Less than a week after Donald Trump lifted punitive measures imposed on Turkey in the wake of Recep Tayyip Erdogan’s deadly cross-border incursion into northeast Syria that killed hundreds of America’s former Kurdish allies and left some 200,000 people displaced, the House has voted to sanction Ankara for the offensive.
The vote was 403-16, a resounding message to Erdogan that while the White House may be willing to largely overlook the mini-genocide, Congress is not.
Since Trump effectively green-lighted Erdogan’s expedition, Turkey has established its long-sought “buffer” zone on the border, pushing out the Kurdish forces who fought for three years alongside US special operators in the fight against ISIS. Erdogan’s “ceasefire” with Mike Pence amounted to the US aiding an abetting the forced removal of the Kurds from the border region. The Turkish autocrat struck a similar deal with Vladimir Putin just days later, which found Russia facilitating a similar withdrawal of the YPG from areas west of the initial incursion. That pullback is now complete, according to the Kremlin.
The House bill aims to sanction senior Turkish officials, ban the sale of US weapons to Turkey if they’re going to be used in Syria, sanction countries found to be providing similar equipment and requires the State department to prepare a detailed assessment of Erdogan’s net worth and income, and that of his family members.

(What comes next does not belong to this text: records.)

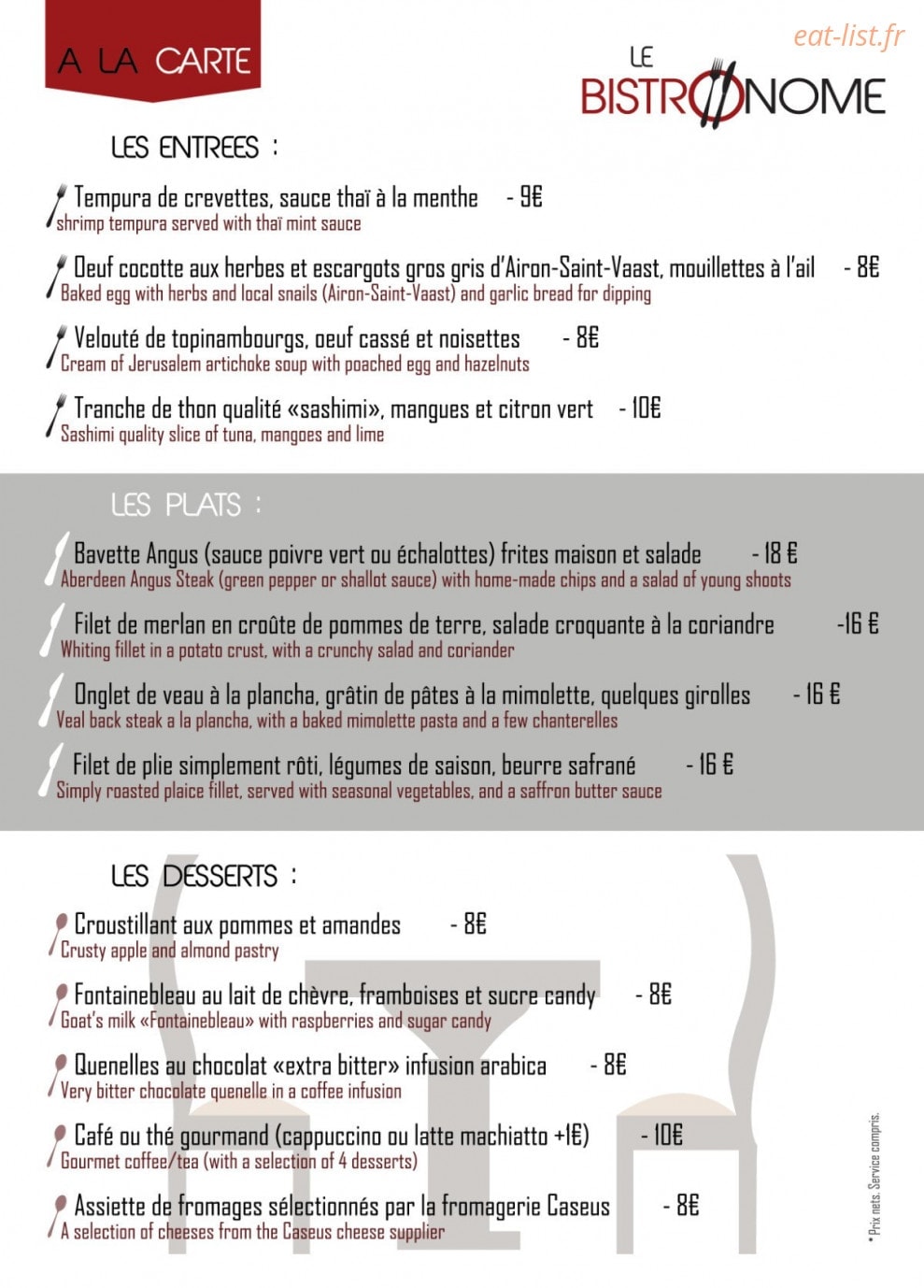 A LA CARTE

LE BISTRONOME

LES ENTREES :

Tempura de crevettes, sauce thaï à la menthe - 9€
shrimp tempura served with thaï mint sauce

Oeuf cocotte aux herbes et escargots gros gris d'Airon-Saint-Vaast, mouillettes à l'ail - 8€
Baked egg with herbs and local snails (Airon-Saint-Vaast) and garlic bread for dipping

Velouté de topinambourgs, oeuf cassé et noisettes - 8€
Cream of Jerusalem artichoke soup with poached egg and hazelnuts

Tranche de thon qualité «sashimi», mangues et citron vert - 10€
Sashimi quality slice of tuna, mangoes and lime

LES PLATS :

Bavette Angus (sauce poivre vert ou échalottes) frites maison et salade - 18 €
Aberdeen Angus Steak (green pepper or shallot sauce) with home-made chips and a salad of young shoots

Filet de merlan en croûte de pommes de terre, salade croquante à la coriandre -16 €
Whiting fillet in a potato crust, with a crunchy salad and coriander

Onglet de veau à la plancha, grâtin de pâtes à la mimolette, quelques girolles - 16 €
Veal back steak a la plancha, with a baked mimolette pasta and a few chanterelles

Filet de plie simplement rôti, légumes de saison, beurre safrané - 16 €
Simply roasted plaice fillet, served with seasonal vegetables, and a saffron butter sauce

LES DESSERTS :

Croustillant aux pommes et amandes - 8€
Crusty apple and almond pastry

Fontainebleau au lait de chèvre, framboises et sucre candy - 8€
Goat's milk «Fontainebleau» with raspberries and sugar candy

Quenelles au chocolat «extra bitter» infusion arabica - 8€
Very bitter chocolate quenelle in a coffee infusion

Café ou thé gourmand (cappuccino ou latte machiatto +1€) - 10€
Gourmet coffee/tea (with a selection of 4 desserts)

Assiette de fromages sélectionnés par la fromagerie Caseus - 8€
A selection of cheeses from the Caseus cheese supplier

* Prix nets. Service compris.

eat-list.fr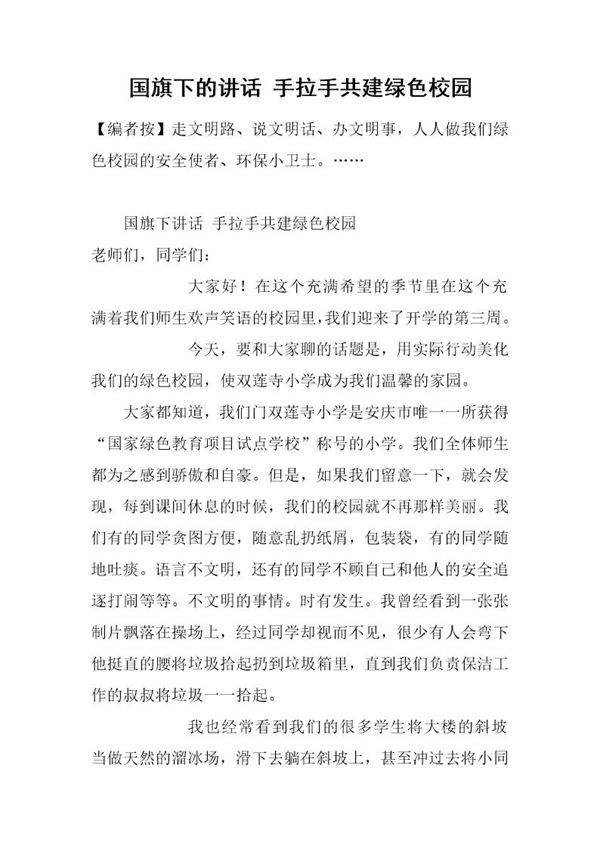 国旗下的讲话 手拉手共建绿色校园

【编者按】走文明路、说文明话、办文明事，人人做我们绿色校园的安全使者、环保小卫士。……

国旗下讲话 手拉手共建绿色校园

老师们，同学们：

大家好！在这个充满希望的季节里在这个充满着我们师生欢声笑语的校园里，我们迎来了开学的第三周。

今天，要和大家聊的话题是，用实际行动美化我们的绿色校园，使双莲寺小学成为我们温馨的家园。

大家都知道，我们门双莲寺小学是安庆市唯一一所获得“国家绿色教育项目试点学校”称号的小学。我们全体师生都为之感到骄傲和自豪。但是，如果我们留意一下，就会发现，每到课间休息的时候，我们的校园就不再那样美丽。我们有的同学贪图方便，随意乱扔纸屑，包装袋，有的同学随地吐痰。语言不文明，还有的同学不顾自己和他人的安全追逐打闹等等。不文明的事情。时有发生。我曾经看到一张张制片飘落在操场上，经过同学却视而不见，很少有人会弯下他挺直的腰将垃圾拾起扔到垃圾箱里，直到我们负责保洁工作的叔叔将垃圾一一拾起。

我也经常看到我们的很多学生将大楼的斜坡当做天然的溜冰场，滑下去躺在斜坡上，甚至冲过去将小同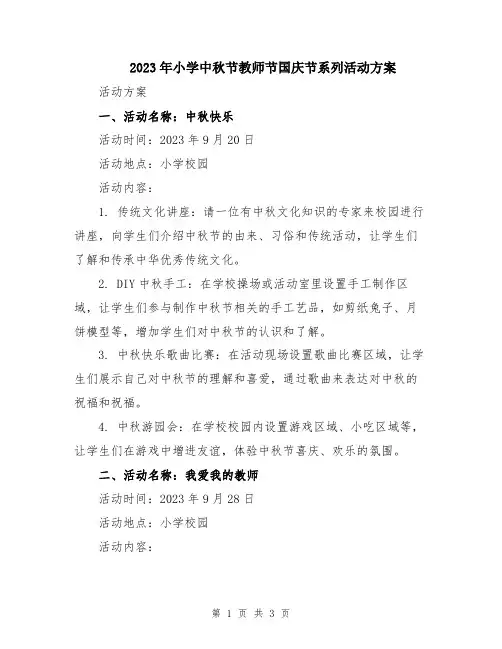 2023年小学中秋节教师节国庆节系列活动方案

活动方案

一、活动名称：中秋快乐

活动时间：2023年9月20日

活动地点：小学校园

活动内容：

1. 传统文化讲座：请一位有中秋文化知识的专家来校园进行讲座，向学生们介绍中秋节的由来、习俗和传统活动，让学生们了解和传承中华优秀传统文化。

2. DIY中秋手工：在学校操场或活动室里设置手工制作区域，让学生们参与制作中秋节相关的手工艺品，如剪纸兔子、月饼模型等，增加学生们对中秋节的认识和了解。

3. 中秋快乐歌曲比赛：在活动现场设置歌曲比赛区域，让学生们展示自己对中秋节的理解和喜爱，通过歌曲来表达对中秋的祝福和祝福。

4. 中秋游园会：在学校校园内设置游戏区域、小吃区域等，让学生们在游戏中增进友谊，体验中秋节喜庆、欢乐的氛围。

二、活动名称：我爱我的教师

活动时间：2023年9月28日

活动地点：小学校园

活动内容：

第 1 页 共 3 页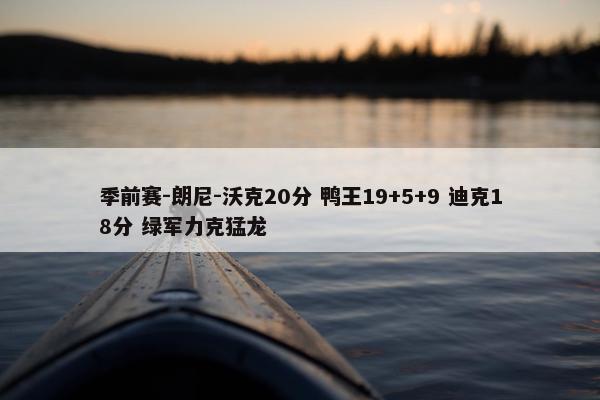 季前赛-朗尼-沃克20分 鸭王19+5+9 迪克18分 绿军力克猛龙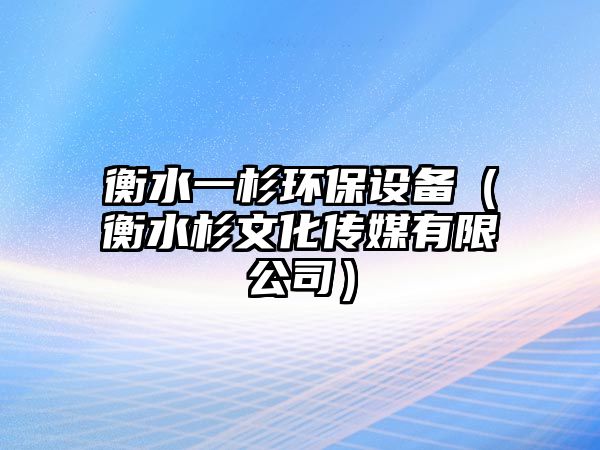 衡水一杉环保设备（衡水杉文化传媒有限公司）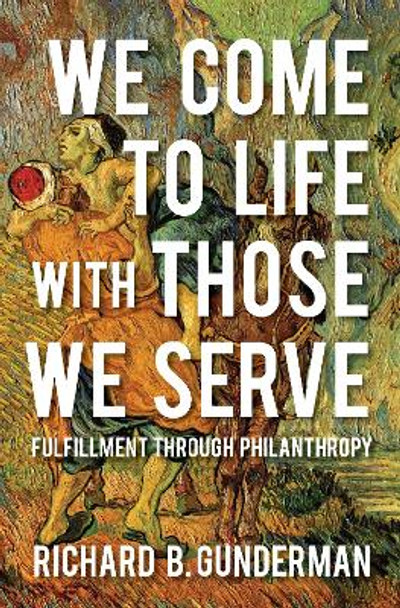 WE COME TO LIFE WITH THOSE WE SERVE

FULFILLMENT THROUGH PHILANTHROPY

RICHARD B. GUNDERMAN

It would also mandate that the Defense department submit a plan outlining how ISIS captives are to be dealt with and secured. That suggests the death of Abu Bakr al-Baghdadi is not enough to get Trump off the hook when it comes to the anger he sparked on Capitol Hill with his decision to abruptly pull US support for the Kurds.
In addition, the bill would force Trump to sanction Halkbank, which was charged earlier this month after a long (and inexplicable, unless by reference to behind-the-scenes negotiations) delay.
Apparently, Trump could waive the sanctions for up to three months after certifying that it’s in America’s national security interests and that Turkey has stopped attacks on the SDF and especially on Kurdish civilians.
“The carnage that we have seen over the past week against our Kurdish partners and innocent civilians has been unbearable. There must be consequences”, Republican Michael McCaul said. He’s co-sponsoring the bill with Eliot Engel who accused Trump of “letting Erdogan off scot-free”.
As far as whether the Senate will act, that’s debatable. Mitch McConnell has indicated any action needs to be scrutinized in light of recent events.
Even more vexing for Ankara, the House voted 405-11 (with three voting present) on a measure to recognize the Armenian genocide. That will not go over well.
Trump’s dealings with Erdogan have been in the spotlight all month thanks to the violence in northeast Syria. The public now knows that the president attempted to intervene in the Reza Zarrab case in and around the time the Turkish-Iranian gold trader was being represented by Rudy Giuliani.
On Monday night, it came to light that Trump once discussed pulling funding for charter schools linked to Erdogan’s archenemy Fethullah Gulen.